● Task set:
1) Answer these questions using the Rufus thread.
(a) How old was Rufus on the day of the first post?
(b) How many pheasant were taken over Rufus when he was 5 months old?
(c) How many of these dogs does BlueandMac have?
2) From the Rufus thread, extract the passage that starts at "Early last year" and ends after "(Apr 21, 2011)".
3) Write what comes next in the Rufus thread, continuing after its last line.

# Rufus becoming a veteran < 2 yrs old



## panderson55 (May 24, 2010)

Early last year I spent lots of time on this site before getting my Vizsla pup.. Rufus. It was time well spent as I have never owned a dog like him, and I've had quite a few. As of today hes 17 mos old. Last year in very limited field time at 5 mos old, I took 2 pheasant over him on good points. I couldn't wait to see what he'd do in his 2nd season! We're into week 3 of the NYS pheasant season and he gets better every time out. In the field now he wavers between a veteran dog (with points like the attached pic very common) and a puppy. At times I'm not sure if birds or mousing are more interesting to him... At home he retrieves to hand on land or water every throw. No luck on that with a bird yet... but it'll come. All in all.... totally amazing dog!


----------



## BlueandMac (Apr 21, 2011)

Congratulations! Sounds like Rufus is making you very proud - plus he is gorgeous! Love his focus on the birds in the picture. And yes, they are amazing dogs...we have two and they have changed our entire lives - I can't remember life before them (and don't want to)! ;D


----------



## mswhipple (Mar 7, 2011)

Records in a dataset:
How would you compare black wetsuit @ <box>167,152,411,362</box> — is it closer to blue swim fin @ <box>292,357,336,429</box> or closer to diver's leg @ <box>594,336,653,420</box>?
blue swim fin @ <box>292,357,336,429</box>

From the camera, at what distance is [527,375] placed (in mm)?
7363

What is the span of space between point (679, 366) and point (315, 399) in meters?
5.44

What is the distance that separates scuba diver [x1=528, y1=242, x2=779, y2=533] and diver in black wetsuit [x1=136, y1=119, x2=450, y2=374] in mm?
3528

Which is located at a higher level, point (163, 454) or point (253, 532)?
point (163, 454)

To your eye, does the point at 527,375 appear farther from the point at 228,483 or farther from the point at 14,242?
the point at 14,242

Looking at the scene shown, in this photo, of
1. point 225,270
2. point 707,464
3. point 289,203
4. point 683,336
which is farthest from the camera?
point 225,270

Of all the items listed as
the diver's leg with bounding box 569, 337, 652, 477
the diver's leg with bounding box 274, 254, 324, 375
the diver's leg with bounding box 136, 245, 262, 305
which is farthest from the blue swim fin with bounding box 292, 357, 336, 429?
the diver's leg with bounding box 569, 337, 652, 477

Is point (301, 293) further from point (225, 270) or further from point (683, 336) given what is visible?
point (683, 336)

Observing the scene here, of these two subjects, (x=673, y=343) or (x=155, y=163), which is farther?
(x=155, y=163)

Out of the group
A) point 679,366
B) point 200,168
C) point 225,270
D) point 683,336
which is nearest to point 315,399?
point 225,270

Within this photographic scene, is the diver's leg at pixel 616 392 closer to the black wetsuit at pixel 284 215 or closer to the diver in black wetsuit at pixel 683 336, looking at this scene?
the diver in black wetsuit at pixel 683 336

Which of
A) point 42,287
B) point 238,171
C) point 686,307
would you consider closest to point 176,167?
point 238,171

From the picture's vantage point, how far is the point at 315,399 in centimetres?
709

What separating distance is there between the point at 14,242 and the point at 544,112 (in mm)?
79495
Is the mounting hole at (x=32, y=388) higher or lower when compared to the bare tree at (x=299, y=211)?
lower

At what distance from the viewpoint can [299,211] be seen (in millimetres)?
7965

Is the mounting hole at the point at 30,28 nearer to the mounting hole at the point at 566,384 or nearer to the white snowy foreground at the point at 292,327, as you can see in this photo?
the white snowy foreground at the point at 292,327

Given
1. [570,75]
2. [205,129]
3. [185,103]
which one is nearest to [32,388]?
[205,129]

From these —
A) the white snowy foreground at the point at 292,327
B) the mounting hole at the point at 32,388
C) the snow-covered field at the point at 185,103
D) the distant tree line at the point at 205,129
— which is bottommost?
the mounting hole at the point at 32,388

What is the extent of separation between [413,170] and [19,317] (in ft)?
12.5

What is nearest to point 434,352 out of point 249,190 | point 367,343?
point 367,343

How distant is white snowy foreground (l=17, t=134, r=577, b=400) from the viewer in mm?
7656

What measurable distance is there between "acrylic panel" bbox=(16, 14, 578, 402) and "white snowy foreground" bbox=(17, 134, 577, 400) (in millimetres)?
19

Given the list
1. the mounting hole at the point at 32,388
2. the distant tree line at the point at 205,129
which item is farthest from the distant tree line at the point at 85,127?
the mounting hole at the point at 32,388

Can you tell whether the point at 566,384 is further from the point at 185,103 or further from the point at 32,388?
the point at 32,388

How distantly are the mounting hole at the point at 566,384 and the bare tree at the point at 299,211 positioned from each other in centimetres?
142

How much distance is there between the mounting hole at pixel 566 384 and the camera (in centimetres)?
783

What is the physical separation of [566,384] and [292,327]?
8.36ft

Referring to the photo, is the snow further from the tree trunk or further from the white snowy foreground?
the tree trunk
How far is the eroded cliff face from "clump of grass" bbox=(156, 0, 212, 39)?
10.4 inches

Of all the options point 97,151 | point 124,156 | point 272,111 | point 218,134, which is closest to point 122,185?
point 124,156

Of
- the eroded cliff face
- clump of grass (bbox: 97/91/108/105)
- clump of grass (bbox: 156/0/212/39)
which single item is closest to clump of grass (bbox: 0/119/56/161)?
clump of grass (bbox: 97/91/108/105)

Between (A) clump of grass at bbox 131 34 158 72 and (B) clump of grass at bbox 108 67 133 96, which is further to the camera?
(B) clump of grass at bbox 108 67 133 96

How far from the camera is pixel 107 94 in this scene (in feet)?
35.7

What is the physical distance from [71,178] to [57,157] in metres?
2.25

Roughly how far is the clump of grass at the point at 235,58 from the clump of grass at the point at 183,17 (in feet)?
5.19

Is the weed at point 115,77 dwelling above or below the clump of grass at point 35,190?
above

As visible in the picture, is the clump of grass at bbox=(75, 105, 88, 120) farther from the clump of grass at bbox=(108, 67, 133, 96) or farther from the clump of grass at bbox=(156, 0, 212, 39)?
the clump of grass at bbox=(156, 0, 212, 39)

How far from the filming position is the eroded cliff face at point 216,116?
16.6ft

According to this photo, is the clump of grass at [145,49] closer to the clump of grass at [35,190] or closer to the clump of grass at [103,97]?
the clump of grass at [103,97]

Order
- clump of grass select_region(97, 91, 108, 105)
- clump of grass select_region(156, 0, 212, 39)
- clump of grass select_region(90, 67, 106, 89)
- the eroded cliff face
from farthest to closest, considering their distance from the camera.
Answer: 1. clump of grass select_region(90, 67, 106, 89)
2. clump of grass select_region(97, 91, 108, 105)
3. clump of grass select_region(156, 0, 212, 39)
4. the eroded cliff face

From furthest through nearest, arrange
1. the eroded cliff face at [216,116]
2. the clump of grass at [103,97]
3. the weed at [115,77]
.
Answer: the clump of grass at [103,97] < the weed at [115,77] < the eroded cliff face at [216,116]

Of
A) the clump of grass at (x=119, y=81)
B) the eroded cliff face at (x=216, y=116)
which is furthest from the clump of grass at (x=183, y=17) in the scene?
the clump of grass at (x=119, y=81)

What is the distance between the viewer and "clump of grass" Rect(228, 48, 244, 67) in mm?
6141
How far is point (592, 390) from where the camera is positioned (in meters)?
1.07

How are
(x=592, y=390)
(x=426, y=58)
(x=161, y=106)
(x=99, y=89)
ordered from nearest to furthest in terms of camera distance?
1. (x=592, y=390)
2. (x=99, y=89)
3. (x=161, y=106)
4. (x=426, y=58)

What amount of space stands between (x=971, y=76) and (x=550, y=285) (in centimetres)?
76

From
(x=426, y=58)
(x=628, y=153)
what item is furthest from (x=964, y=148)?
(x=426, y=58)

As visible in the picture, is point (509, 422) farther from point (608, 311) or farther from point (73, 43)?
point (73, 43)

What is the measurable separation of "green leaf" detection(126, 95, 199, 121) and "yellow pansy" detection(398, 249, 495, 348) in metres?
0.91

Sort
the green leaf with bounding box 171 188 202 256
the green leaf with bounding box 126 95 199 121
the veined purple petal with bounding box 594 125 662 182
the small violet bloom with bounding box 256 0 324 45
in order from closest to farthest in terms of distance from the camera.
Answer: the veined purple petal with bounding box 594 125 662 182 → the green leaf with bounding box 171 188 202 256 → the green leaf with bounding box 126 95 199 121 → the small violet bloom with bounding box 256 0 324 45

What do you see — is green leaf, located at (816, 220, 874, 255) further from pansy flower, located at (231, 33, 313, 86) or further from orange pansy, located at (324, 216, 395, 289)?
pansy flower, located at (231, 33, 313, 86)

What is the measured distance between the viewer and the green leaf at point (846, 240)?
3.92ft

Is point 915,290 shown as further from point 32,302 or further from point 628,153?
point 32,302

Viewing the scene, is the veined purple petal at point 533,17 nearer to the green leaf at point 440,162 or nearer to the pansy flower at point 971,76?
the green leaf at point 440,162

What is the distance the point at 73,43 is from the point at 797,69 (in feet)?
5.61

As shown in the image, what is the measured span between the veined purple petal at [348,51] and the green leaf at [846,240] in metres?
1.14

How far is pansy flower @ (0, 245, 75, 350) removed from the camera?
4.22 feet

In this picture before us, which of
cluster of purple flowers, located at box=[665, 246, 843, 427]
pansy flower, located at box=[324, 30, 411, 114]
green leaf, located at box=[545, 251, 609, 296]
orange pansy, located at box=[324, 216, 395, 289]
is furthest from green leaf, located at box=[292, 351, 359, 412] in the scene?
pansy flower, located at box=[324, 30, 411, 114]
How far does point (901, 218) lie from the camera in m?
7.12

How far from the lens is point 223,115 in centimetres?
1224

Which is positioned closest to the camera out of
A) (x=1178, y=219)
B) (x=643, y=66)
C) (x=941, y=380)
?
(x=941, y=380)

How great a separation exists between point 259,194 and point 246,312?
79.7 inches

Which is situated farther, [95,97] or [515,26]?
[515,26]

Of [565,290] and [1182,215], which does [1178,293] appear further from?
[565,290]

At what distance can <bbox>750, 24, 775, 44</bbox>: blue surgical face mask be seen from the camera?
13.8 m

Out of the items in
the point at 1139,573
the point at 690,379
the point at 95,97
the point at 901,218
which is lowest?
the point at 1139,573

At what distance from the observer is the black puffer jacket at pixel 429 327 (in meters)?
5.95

● Answers below:
1)
(a) 17 months old
(b) 2
(c) Two

2)
Early last year I spent lots of time on this site before getting my Vizsla pup.. Rufus. It was time well spent as I have never owned a dog like him, and I've had quite a few. As of today hes 17 mos old. Last year in very limited field time at 5 mos old, I took 2 pheasant over him on good points. I couldn't wait to see what he'd do in his 2nd season! We're into week 3 of the NYS pheasant season and he gets better every time out. In the field now he wavers between a veteran dog (with points like the attached pic very common) and a puppy. At times I'm not sure if birds or mousing are more interesting to him... At home he retrieves to hand on land or water every throw. No luck on that with a bird yet... but it'll come. All in all.... totally amazing dog!


----------



## BlueandMac (Apr 21, 2011)

3)
WOW! Rufus is beautiful... and very "birdie", too! As my little next-door-neighbor would say, "It's in his blood." (Hunting, that is.)


----------



## Aimless1 (Sep 25, 2011)

Sounds like you've done a nice job of training Rufus (like the name). Congratulations.

Quest didn't have much interest in retrieving birds until we were out with another hunter. His GSP brought back the first bird and a big fuss was made over him. Game on after that. Quest would not be denied a retrieve after that. 

Always wish I would have taken the time to get pictures of my dogs on point or hunting. The few I have are bad compositions, bad lighting or blurry. Nice photo of the point.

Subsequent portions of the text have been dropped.